__Source__

________________

I do not want to get rid of my rear fill, no I am not doing a 5.1 surround sound, but I have tried to listen to the system with and without the rear fill and there is definitely something missing in the listening experience without them. Both my girlfriend and I agree. So I am keeping them.
Also, when first installed the ESK 163L 3ways the dealer didn't have the 3in mids in stock so I rocked it for a week until they got delivered and once installed there was a significant increase in sound "depth" and "imaging" that was absent. So I will be keeping them in the system.
I don't really want to buy new components to work with this amp as I am super pleased with how they sound, just trying to figure out if I should reconsider investing so much money in this amp if its not going to be what I need.

________________

__Dataset section__
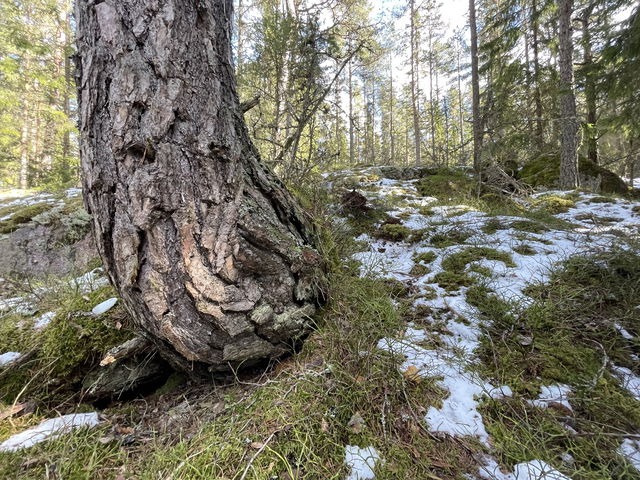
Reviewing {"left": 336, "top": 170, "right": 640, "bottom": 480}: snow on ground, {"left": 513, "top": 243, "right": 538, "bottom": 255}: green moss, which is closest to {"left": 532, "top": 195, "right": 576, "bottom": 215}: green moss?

________________

__Tasks for this exercise__
1. From the audio post above, list every person or party it mentions, including the writer.
2. Reproduce the part of the audio post starting at "I do not want" and ending at "am keeping them.".

__Solved problems__
1. The writer, the writer's girlfriend, and the dealer.

2.
I do not want to get rid of my rear fill, no I am not doing a 5.1 surround sound, but I have tried to listen to the system with and without the rear fill and there is definitely something missing in the listening experience without them. Both my girlfriend and I agree. So I am keeping them.